There's more to it than that, and you can read about my advice for how to combat race science right here: https://jonathan-tweet.blogspot.com/2019/07/race-and-evidence.html
Is there anything you could tell us about the On the Edge Wetworks and Chaos Plauge expansions? Outside them being cancelled. Is there any lore we lost out on for example?
Chaos Plague was going to be about the spread of insanity. Other than that... it's been a long time.
Considering how much was stuffed into the supplements for previous editions, how much are you planning on revisiting for future supplements and to you have some new stuff coming up?
Justin? Here's a good question for you.
What is the best system you have encounter for either run horror or investigative games?
I like Cthulhu Dark, but it seems to be strictly for short-term play. I'm not thrilled with investigative games any more because they tend to be too goal-focused (ie, win-focused).
Any advice for someone interested in this field?
Self-publish something and prove you can do a thing.
When Hollywood enlists you as a powerful creative consultant for the Over the Edge TV series, who will you recommend as showrunner? And which actors will portray the significant characters from the setting (actor/role)?
I'll ask Robin D Laws for his professional opinion. He's way more plugged into TV than I am. I've always liked Halle Berry, and was in a James Bond movie back in the day, so I'd love to see her come to Al Amarja and get weird. Maybe I'm showing my age, but I'd be happy to have David Cronenberg running things.
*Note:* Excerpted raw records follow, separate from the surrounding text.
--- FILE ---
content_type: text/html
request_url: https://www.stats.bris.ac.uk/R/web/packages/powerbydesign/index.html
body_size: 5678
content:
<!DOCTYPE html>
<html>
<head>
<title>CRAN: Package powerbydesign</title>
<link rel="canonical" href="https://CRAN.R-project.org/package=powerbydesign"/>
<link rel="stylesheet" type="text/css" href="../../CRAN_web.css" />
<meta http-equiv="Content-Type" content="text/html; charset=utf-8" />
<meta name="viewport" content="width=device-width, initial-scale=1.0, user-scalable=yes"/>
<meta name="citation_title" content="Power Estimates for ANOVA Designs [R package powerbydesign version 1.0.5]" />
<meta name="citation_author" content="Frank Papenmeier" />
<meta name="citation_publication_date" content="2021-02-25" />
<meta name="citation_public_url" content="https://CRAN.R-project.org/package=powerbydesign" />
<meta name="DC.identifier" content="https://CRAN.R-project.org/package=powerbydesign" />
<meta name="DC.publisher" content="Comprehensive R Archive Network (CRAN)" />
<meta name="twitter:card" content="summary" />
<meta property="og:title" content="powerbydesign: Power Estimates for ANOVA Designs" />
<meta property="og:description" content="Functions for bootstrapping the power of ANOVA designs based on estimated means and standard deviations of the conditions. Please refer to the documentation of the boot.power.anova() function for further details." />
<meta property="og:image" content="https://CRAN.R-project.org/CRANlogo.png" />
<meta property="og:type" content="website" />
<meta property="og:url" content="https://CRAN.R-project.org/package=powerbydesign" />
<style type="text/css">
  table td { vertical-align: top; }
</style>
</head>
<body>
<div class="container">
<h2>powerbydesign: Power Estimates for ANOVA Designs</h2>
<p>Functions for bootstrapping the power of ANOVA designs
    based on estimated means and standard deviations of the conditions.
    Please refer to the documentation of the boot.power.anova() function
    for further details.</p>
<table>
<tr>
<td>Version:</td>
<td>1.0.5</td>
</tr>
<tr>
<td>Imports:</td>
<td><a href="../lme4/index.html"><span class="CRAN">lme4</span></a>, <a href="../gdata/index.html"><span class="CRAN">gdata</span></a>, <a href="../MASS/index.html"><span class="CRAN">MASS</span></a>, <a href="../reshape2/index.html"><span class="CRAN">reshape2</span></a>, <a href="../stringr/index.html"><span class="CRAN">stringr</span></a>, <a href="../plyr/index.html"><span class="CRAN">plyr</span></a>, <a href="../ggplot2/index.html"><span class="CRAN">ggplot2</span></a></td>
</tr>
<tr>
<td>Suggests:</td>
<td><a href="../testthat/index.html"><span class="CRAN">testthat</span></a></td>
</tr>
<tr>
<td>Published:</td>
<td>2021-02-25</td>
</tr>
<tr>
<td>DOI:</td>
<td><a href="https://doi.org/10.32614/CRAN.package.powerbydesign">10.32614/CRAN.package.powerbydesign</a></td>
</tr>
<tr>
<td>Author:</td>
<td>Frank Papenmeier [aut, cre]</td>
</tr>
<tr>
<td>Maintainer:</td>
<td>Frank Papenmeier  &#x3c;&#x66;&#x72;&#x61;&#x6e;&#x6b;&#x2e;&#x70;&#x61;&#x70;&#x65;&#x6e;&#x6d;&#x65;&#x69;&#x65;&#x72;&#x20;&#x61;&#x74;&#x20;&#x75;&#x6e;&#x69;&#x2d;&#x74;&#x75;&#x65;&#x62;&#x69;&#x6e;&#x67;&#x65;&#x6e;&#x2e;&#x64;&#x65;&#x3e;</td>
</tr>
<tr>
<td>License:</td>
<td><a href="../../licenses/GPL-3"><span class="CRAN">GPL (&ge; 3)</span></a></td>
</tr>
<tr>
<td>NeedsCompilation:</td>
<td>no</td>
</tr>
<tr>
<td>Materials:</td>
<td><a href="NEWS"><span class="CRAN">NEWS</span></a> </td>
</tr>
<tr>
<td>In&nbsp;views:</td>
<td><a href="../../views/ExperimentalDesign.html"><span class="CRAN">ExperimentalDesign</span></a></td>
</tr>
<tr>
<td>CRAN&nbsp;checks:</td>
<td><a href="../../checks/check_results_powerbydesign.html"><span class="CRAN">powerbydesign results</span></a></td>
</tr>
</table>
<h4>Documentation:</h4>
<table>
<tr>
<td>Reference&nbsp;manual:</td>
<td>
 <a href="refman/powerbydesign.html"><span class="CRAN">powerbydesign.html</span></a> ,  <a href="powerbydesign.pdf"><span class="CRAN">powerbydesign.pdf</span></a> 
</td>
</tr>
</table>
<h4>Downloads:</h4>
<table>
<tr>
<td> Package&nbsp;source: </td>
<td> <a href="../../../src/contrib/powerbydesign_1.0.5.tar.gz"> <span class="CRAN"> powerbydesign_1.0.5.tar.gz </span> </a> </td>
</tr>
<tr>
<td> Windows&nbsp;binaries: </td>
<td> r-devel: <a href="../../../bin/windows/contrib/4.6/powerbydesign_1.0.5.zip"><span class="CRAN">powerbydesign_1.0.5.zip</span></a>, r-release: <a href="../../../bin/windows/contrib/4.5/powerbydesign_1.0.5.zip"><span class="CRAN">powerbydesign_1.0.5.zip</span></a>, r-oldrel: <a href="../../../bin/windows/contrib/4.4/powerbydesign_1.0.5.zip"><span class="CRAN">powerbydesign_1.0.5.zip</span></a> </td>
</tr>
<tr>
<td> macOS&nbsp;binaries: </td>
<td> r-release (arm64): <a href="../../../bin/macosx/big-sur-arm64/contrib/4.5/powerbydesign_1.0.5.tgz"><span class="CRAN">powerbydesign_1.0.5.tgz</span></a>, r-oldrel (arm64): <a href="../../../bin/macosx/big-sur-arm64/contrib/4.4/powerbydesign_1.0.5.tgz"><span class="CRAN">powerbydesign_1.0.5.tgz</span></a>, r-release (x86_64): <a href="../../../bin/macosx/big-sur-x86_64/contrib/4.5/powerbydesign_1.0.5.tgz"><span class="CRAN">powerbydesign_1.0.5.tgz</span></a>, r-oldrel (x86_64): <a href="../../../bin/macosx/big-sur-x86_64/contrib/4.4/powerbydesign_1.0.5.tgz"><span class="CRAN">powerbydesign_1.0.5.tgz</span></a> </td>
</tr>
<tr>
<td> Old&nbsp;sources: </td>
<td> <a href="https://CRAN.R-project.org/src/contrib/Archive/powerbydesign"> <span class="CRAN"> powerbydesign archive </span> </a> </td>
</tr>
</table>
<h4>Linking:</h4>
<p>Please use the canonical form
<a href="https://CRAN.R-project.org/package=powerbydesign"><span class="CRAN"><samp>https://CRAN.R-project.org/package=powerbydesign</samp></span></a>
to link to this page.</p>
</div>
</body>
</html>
He did the Naked Lunch film, which I liked, but maybe he wouldn't want to repeat himself.
A bit late to the party, but if anyone is still answering questions: I am curious about the French version of OTE that set Al Amarja in the Devil’s Triangle. That actually appealed to me quite a lot, but of course as far as I can see all the information on that is in French (and I don’t read French). Was there ever anything done on this in english? Is that a possibility for the future (it is certainly a variation I’d be interested in)?
In the current version, Al Amarja is in the Atlantic. The setting is designed to be adaptable, so you can sure set your campaign's Al Amarja in the Bermuda Triangle (as I called it back in the 70s when I believed in all that).
I'm glad I supported OtE on Kickstarter. The book is awesome! And, yeah, the content is excellent as well. This questions is for Jonathan Tweet: What are your future plan for Al Amarja? I seem to remember something about Al Amarja during early modern times, and Al Amarja vs. Cthulhu. If you could tell us something about those projects, it would be great. If you can't, I understand.
No secret projects have been announced at this time, but stay tuned...
Jonathan, if you found yourself tasked with leading the D&D 6E design team, what elements from freeform RPGs and what elements from modern PbtA-style games would you seek to incorporate into the world's most popular roleplaying game? What sacred cows would you like to see slaughtered?
I have thought about that, and I'm afraid that my design preferences are at odds with what shareholders want to see from IP that they own.
I picked up the deluxe book and the core book, both are very lovely! I'm about a 1/3 of the way through. My question is how is it being received at the distribution level? Is it getting into stores?
Thanks for the kind words. The Atlas folks should be able to answer your question.
Do you play any video games based on table top RPG's like Pathfinder: Kingmaker?
I don't. Tabletop roleplaying games are about limitless imagination, but video games are not.